Semi-immersion is the next logical step, to total immersion based on the student's exhibited and measured readiness factors. Many students come to us from the romance language rooted languages, whereby some of the words from their primary language have parallels in our American English language. However, there are also students who come from primary languages that in no way resemble our American English. The grammatical expressions are so different in function and form from ours, voice intonation might determine the meaning of a word in how it is used and interpreted. Those coming from a written language tradition may use the Roman based alphabet, but there are also students from a written tradition that do not use the Roman alphabet; or they might be from a totally oral tradition. Students from a totally oral tradition tend to exhibit a slightly different learning style more based on "wrote" memory as the means for survival and for information survival.

There should also be benchmarks as performance indicators to help identify students with learning difficulties and language acquisition handicapping conditions. This vital tool helps the teachers to better facilitate the child's learning efforts without creating undue stress on all parties involved. There is often an assumption that the students coming to us from another target language is a perfect specimen of learning, but they come to us just as our American students do, perfect and flawed all at once, often in the same bundle f a person. I have seen teachers expecting these children to be model and perfect students in every way, with no respect for the fact that children are children with wide ranges of attitudes and behaviors, all trainable and educable.

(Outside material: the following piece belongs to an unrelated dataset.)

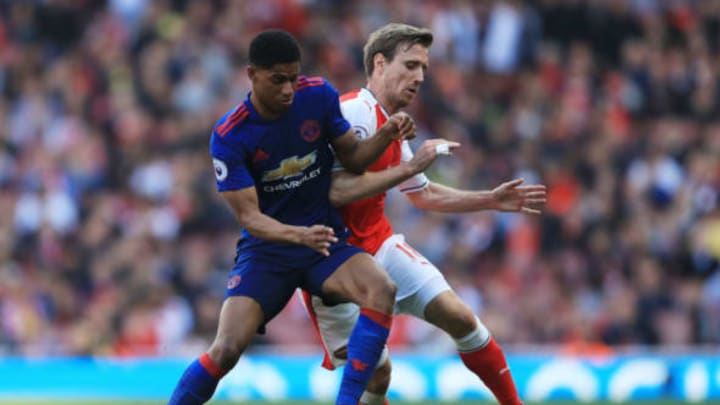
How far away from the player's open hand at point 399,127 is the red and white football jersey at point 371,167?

In the over 19+ years in public education that I have experienced, I have taught students in just about all stages of English language acquisition. This not includes students from outside of the US, but also students from inside the US, where there are no literacy skills at home, as well as where regional dialect and idioms are not Mainstream American Academic English. I have also taught in areas of the country in which the immigrant students are blamed for not being fluent when they arrive in our classrooms. Further, as a student of other languages, I have also been through many of the experiences of what our English Language Learners are going through. While an older student might accelerate in the target language development, the readiness factors of language acquisition and application are still important. Teachers really do need to walk in the "moccasins of the other person" before judging the learning worthiness of the English Language Learners. Every teacher, to gain a wider persective and appreciation of this as a shared experience personally, needs to learn a language different from American English, a language that uses an entirely different grammatical structure, as well as totally different alphabet symbols. With that accomplished, then we might have more proficient teachers ready to teach more proficiently because we will have been there, done that, motivating students to learn from a much wider and comprehensive perspective! Words that tend to burn my ears when I hear them coming from allegedly highly qualified educators: what am I supposed to do with these kids, how am I supposed to teach them? At the same time these same people are willing to be more forgiving of their English speaking students who have a smaller knowledge base, and lesser exhibited motivation to learn.

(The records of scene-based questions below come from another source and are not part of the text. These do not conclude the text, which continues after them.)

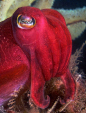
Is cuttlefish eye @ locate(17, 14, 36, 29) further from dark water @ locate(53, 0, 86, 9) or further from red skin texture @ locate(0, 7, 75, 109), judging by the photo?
dark water @ locate(53, 0, 86, 9)

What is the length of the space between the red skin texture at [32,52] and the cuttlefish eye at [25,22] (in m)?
0.04

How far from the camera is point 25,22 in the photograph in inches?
38.5

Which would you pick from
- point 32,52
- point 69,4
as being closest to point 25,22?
point 32,52

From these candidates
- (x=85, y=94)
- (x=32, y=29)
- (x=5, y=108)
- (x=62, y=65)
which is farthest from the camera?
(x=85, y=94)

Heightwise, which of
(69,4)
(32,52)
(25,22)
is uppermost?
(25,22)

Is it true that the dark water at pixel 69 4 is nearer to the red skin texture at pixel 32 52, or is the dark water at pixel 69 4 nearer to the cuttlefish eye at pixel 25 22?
the red skin texture at pixel 32 52

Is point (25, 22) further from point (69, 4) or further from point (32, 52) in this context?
point (69, 4)

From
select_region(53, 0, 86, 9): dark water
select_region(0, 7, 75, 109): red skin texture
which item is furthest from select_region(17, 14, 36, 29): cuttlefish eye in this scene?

I have seen this more pronouncedly in reactions to students who are more visibly different from the background of the teacher and the usual dominant community the teacher serves, and their population in the classroom is more than 1.

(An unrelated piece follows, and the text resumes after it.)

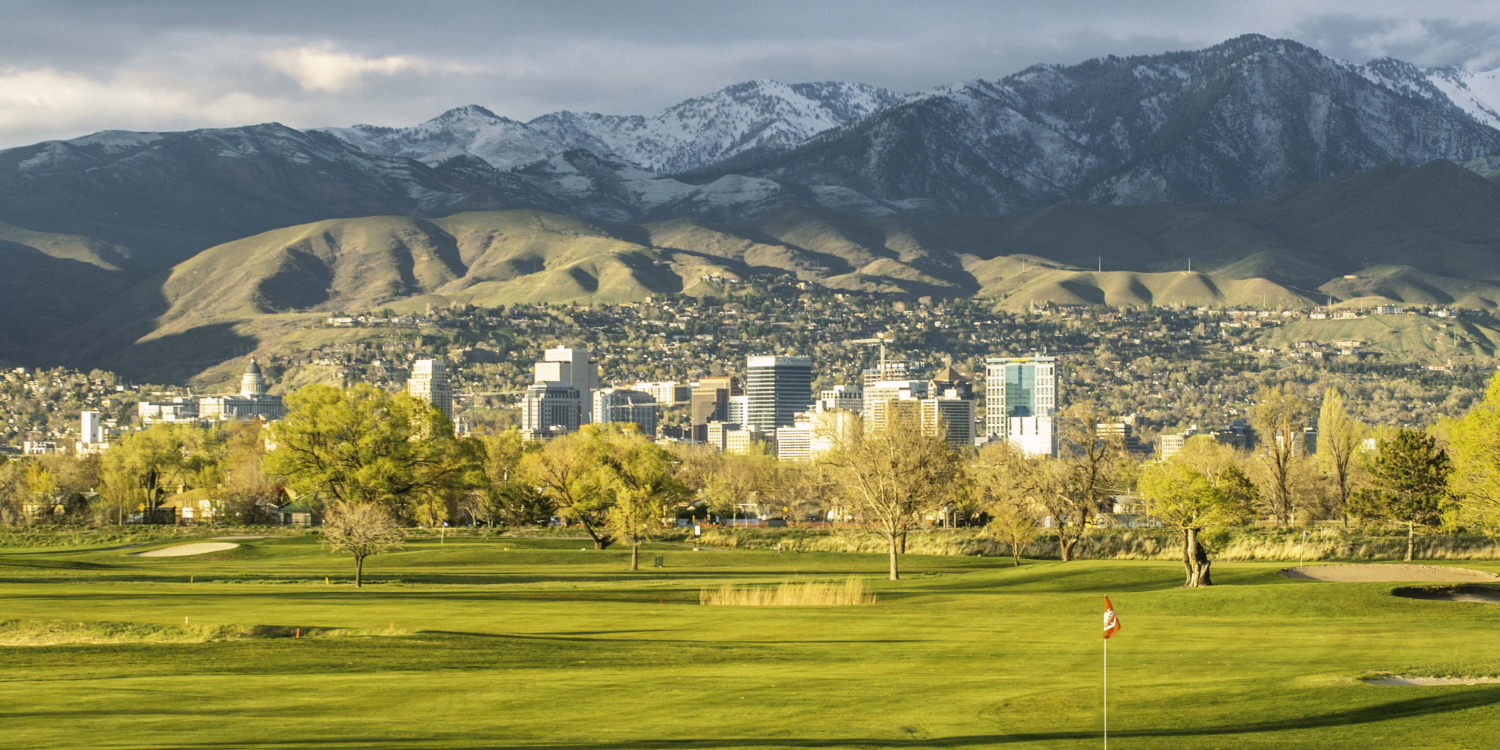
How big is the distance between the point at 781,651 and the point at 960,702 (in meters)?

Whose responsibility is it to teach these children? It is a community effort, but the parents, the child's community outside of the school need to become involved in extra assistance beyond the school day. We cannot do it all in the confines of the school day. We cannot do it all with the already acculturated and native-born students that we have. Here is where I am in favor of a school plan such as the famous Harlem Kids' Zone (Geoffrey Canada) school that has students learning on top of learning: afterschool programs, and Saturday school which is open to all with a variety of different types of learning experiences not affordable time-wise during the regular school day. See What's Wrong with a 6 Hour School Day by Kate Tuttle. Learning is an emotional experience, so why not avail our learning opportunities for students with that in mind! As adults, that is also how we learn. We, both children and adults, do learn what we live, as emotional experience outcomes, intentional or not.